MISSION UPDATES | March 18, 2022

Sols 3419-3420: Assessing the "Gator-Back Terrain"

Written by Mark Salvatore, Planetary Geologist at University of Michigan
This image was taken by Right Navigation Camera onboard NASA's Mars rover Curiosity on Sol 3417.

This image was taken by Right Navigation Camera onboard NASA's Mars rover Curiosity on Sol 3417. Credits: NASA/JPL-Caltech. Download image ›

After a ~15 meter drive to the west along the top of the Greenheugh Pediment, Curiosity is now positioned at an interesting textural transition within the pediment’s surface units. Quite a large amount of the pediment is dominated by a washboard-like pattern at the surface that can be easily observed from orbit, while the region Curiosity ascended onto the pediment surface is rugged yet lacks those clear washboard-like features. With this latest drive, Curiosity is now positioned at the transition between these two surface units, and the team is continuing to assess the traversability of this units.

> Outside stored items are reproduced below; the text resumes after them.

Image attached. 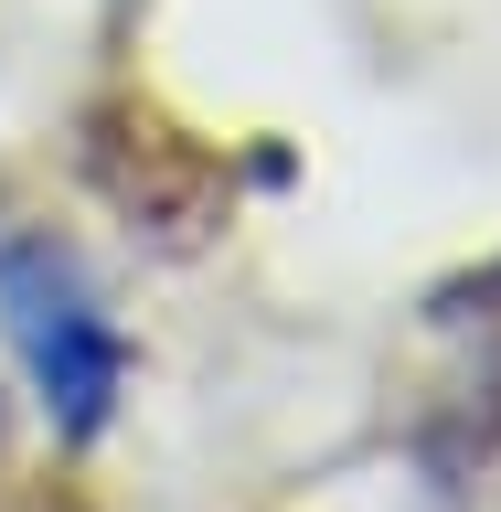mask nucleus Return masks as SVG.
<instances>
[{
  "label": "nucleus",
  "mask_w": 501,
  "mask_h": 512,
  "mask_svg": "<svg viewBox=\"0 0 501 512\" xmlns=\"http://www.w3.org/2000/svg\"><path fill=\"white\" fill-rule=\"evenodd\" d=\"M0 331H11V352H22V374H32V395H43L64 448H96L118 427L128 342L54 235H0Z\"/></svg>",
  "instance_id": "1"
}]
</instances>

With this new vantage point, the plan is for Curiosity to spend the weekend characterizing the different morphological features observed on top of the pediment. The weekend plan will start with several Mastcam imaging sequences designed to characterize the washboarding that is observed in the landscape ahead of the rover. The terrain’s small-scale roughness and oriented ventifacted rocks led the Science Team to informally refer to these textures as “gator-back terrain” (see image). Curiosity will also perform two ChemCam LIBS analyses on two different targets - a smooth outcrop target named “Macmerry” and a rougher knobby target named “Ochiltree.” After a ChemCam passive sky observation around midday on sol 3419, Curiosity will unstow her arm to conduct an APXS integration on the outcrop target named “Blackadder” and an overnight APXS measurement to characterize the martian atmosphere. Finally, on the sol 3420, Curiosity will complete her Mastcam and ChemCam observations (including a long-distance remote imaging mosaic) before embarking on a planned ~35 meter drive to the west to continue the investigation of the pediment and the interesting surface textures found on its surface.